Was gonna leave this alone, but whatever.

By that logic, why did we develop aircraft carriers at all? Insanely expensive, shorter range than TLAM, devastating if we lose it.

In the example above, I showed my reasoning to believe that a strike of 1,000 shells could have an effect on target roughly similar to 400 PrSM or TLAM. I believe that the actual number of either missile could be 600 or 800, since they are much easier to intercept than tube artillery rounds, and since they are much less efficient with their payload. I also believe that the shells in question could be substantially cheaper than my estimate of $120,000 each. Therefore, I suppose that a strike could either cost approximately $120 million in shells, or $1.5-2 billion in missiles.

So, using shells produces costs savings of $1.4-1.9 billion. That is the cost of a whole ship, per strike. Developing a new warship is certainly costly, but two billion dollars per strike is a big number. 15 strikes in a war, which would be very low, is already the development cost of Zumwalt, a famously expensive warship. Quite obviously, leaning on ridiculously expensive missiles is the unaffordable option.

Getting close isn't a huge problem. The enemy has the range to hit you, but why did we design Aegis if not to protect our warships while they're being shot at? The enemy also can't shoot what it can't see, which is why I suggested a carrier escort. Carrier-based aircraft will create a bubble a couple hundred kilometers in diameter, shooting down drones they spot using passive sensors.
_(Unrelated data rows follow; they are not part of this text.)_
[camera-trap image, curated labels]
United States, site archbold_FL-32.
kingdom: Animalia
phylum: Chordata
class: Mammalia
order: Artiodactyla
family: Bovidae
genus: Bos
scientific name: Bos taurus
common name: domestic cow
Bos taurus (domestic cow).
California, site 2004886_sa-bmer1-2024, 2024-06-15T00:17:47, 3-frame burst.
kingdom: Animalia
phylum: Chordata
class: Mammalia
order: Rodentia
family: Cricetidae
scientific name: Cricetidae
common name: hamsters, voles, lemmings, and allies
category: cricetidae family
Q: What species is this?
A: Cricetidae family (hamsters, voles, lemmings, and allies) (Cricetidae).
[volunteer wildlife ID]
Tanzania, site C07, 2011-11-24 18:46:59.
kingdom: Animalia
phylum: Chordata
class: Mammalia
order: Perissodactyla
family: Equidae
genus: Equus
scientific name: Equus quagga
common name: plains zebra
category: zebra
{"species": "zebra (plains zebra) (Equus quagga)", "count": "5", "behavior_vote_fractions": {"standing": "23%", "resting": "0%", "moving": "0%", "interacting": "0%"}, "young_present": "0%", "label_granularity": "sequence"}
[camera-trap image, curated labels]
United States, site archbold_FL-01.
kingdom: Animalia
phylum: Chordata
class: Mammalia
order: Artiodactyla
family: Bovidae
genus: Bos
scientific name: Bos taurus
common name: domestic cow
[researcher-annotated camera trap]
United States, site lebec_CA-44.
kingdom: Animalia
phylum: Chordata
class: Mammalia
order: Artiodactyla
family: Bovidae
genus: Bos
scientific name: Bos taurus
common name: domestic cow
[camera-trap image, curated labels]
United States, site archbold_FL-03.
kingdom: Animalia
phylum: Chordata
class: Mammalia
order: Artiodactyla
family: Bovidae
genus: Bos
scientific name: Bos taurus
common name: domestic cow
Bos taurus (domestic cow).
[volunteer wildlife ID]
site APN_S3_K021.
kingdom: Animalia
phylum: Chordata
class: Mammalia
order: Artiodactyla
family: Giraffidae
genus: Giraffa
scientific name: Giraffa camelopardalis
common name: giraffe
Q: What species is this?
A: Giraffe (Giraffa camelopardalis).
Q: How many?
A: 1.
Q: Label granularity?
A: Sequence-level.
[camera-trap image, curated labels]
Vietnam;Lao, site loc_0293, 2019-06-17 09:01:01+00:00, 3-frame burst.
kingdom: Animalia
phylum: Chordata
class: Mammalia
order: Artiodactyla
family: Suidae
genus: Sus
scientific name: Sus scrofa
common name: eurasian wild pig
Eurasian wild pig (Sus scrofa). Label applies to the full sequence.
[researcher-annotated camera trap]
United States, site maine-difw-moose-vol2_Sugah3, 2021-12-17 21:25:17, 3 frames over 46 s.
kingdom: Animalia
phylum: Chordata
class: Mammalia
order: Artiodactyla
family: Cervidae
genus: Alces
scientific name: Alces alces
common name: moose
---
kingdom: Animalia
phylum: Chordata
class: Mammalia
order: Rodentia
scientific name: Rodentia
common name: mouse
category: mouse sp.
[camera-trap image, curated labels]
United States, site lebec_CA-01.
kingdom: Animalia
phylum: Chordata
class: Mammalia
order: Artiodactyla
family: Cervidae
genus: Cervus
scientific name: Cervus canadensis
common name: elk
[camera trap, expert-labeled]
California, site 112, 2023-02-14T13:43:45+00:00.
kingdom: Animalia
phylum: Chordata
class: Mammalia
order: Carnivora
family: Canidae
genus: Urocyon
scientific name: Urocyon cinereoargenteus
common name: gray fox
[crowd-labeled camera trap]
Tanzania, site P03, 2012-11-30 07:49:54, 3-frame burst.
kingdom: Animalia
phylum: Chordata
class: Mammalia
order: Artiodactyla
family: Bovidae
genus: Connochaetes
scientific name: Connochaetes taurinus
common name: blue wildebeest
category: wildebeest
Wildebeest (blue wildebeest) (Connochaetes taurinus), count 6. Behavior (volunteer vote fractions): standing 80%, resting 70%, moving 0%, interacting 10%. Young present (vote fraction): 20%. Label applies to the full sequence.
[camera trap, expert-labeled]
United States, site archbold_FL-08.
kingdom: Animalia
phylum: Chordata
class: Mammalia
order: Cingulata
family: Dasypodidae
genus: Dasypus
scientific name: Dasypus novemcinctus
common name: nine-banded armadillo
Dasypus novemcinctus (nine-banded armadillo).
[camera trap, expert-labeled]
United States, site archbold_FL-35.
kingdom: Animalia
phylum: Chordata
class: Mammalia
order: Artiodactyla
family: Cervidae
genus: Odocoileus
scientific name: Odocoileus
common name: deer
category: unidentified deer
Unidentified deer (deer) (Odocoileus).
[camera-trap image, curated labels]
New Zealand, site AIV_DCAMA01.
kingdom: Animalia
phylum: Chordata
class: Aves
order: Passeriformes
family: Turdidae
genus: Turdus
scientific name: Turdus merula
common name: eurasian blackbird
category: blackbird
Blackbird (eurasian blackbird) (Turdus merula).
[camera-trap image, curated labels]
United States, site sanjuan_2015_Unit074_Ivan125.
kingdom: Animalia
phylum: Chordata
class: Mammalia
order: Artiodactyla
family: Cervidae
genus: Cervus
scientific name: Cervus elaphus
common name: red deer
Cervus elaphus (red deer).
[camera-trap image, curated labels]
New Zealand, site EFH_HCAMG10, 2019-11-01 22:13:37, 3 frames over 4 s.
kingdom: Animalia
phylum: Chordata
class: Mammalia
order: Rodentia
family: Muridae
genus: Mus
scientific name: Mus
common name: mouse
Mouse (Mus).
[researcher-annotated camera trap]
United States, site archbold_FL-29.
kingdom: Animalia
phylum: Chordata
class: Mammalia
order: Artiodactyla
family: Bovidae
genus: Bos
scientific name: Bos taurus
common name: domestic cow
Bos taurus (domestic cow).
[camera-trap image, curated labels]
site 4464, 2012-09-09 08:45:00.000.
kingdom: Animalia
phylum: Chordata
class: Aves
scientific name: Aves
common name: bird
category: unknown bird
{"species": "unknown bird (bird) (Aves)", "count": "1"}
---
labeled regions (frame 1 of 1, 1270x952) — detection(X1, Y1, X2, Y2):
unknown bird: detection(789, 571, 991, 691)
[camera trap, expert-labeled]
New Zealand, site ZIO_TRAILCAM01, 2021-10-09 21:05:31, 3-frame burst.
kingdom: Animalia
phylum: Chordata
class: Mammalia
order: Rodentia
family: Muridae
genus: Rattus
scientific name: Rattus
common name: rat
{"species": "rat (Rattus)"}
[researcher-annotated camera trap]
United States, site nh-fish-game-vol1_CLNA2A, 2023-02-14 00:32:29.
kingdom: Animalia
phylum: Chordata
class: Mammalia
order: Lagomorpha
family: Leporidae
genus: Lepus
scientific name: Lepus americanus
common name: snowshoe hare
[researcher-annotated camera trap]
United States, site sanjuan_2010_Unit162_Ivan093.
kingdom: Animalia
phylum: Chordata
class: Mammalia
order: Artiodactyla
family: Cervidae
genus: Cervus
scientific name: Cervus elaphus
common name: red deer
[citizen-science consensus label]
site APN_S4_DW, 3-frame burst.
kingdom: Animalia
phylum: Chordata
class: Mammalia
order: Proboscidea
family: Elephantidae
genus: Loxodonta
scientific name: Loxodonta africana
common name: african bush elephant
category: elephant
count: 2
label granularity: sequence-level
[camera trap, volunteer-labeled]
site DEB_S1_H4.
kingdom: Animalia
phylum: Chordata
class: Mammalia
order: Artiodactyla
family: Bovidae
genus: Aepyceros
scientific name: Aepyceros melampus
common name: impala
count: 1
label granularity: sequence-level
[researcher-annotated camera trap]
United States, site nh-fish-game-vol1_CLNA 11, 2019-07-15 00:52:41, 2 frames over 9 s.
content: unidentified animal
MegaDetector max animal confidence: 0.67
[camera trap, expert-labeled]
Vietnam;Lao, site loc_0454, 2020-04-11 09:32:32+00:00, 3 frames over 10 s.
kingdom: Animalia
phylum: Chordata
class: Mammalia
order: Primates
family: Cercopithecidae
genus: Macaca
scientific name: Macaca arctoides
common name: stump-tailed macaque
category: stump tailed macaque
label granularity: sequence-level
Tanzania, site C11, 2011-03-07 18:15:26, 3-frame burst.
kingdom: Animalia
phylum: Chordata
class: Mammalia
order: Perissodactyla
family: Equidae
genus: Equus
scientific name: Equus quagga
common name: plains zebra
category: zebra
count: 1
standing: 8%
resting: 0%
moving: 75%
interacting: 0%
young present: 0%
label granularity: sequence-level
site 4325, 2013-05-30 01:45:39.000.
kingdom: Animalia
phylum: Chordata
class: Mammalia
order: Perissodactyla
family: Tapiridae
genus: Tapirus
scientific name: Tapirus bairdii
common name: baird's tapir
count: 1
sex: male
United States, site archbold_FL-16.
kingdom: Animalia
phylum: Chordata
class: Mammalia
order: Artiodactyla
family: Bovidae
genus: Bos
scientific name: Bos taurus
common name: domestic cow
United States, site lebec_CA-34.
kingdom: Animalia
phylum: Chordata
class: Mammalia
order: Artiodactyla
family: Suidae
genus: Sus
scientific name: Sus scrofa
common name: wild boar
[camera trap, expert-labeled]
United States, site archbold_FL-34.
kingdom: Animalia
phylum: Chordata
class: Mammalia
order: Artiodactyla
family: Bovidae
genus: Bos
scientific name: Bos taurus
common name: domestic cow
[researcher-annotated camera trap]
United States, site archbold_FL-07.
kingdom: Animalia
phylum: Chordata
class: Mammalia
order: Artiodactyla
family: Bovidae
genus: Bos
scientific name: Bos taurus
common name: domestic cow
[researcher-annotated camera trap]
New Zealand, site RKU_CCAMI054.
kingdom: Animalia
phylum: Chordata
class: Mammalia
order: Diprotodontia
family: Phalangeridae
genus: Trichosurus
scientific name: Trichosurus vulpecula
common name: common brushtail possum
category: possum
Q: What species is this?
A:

Air Force-supplied long-range fighters will use AIM-174B or AMRAAM to shoot down anything foolish enough to radiate. Carrier-based aircraft will also be keeping a sharp eye out for incoming attack, again using passive sensors--if they spot a large missile launch with thermals, they know the jig is up, and everyone in the fleet needs to light up the radar systems and abort. Approaching the enemy is not impossible, and we do ourselves a disservice treating it that way. Furthermore, the shore is where the targets are--10% of the global population lives within 5 km of the coast. Naval bases, a prime target, are self-evidently close to shore.

And again, why bother posting in a conversation if you aren't reading the conversation? Literally nothing in here have I not already said. This isn't a comment section on Instagram, we are all participating in the same long conversation together, it is reasonable to expect people to read it before weighing in. Why else are we on an old school messageboard?
 
Peak AMRAAM acceleration can be as much as 500 Gs if my math is right. Of course when launched off a moving plane they should be far less.